FRAGMENTO CITADO =>
++++
Con su extrema derecha, mandada por Poniatovsky, ganará el camino de Moscú, para dividir el ejército en dos y mientras que Ney, Davoust y Eugène detendrán la izquierda, él rechazará a todo el centro y la derecha hasta el Moscova. Es la misma disposición que en Priedland, sólo que allí el río estaba a espaldas del enemigo, cortándole toda retirada, mientras que aquí, el Moscova flanquea su derecha y tiene tras sí un terreno favorable si quiere retirarse.

Este plan de batalla sufrió una modificación durante el día: ya no es Bernadotte, sino Eugène quien atacará el centro: Poniatovsky, con toda su caballería, se deslizará entre el bosque y el camino grande, atacando después la extremidad del ala izquierda; mientras que Davoust y Ney abordarán de frente; Poniatovsky recibe a tal efecto, además de su caballería, dos divisiones del cuerpo de Davoust. Esta disminución de una parte de sus tropas pone en el colmo del mal humor al mariscal, que había propuesto un plan infalible que fue rechazado sin explicación. Este plan consistía en dar vuelta a la posición antes de atacar los reductos y situarse perpendicularmente sobre la extremidad del enemigo. La maniobra era buena pero aventurada, porque los rusos, al verse cortados y sin salida en caso de una derrota, podían abandonar por la noche su campamento, tomando el camino de Mojaisk con lo que no encontraría al día siguiente más que una llanura desierta y reductos vacíos. Esto era lo que Napoleón temía tanto como una derrota.

A las tres sale por segunda vez a caballo para asegurarse de que nada se ha movido en el tablero. Llega a las alturas de Borodino y, anteojo en mano, retoma sus observaciones Aunque le acompañan pocas personas muy pronto es reconocido. Un cañonazo, el único que se había disparado en todo el día, sale disparado de las líneas rusas y la bala rebota a pocos pasos del Emperador.
++++
BLOQUE DE DATOS =>
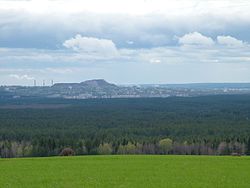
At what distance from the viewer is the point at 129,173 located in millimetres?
29609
++++
CONSIGNA =>
Responda, por favor, estas preguntas sobre el fragmento citado:
(a) Tras la modificación del plan, ¿quién atacará el centro?
(b) ¿Cuántas divisiones del cuerpo de Davoust recibe Poniatovsky?
(c) ¿A qué hora sale el Emperador a caballo por segunda vez?

RESPUESTA =>
(a) Eugène, en lugar de Bernadotte.
(b) Dos divisiones.
(c) A las tres.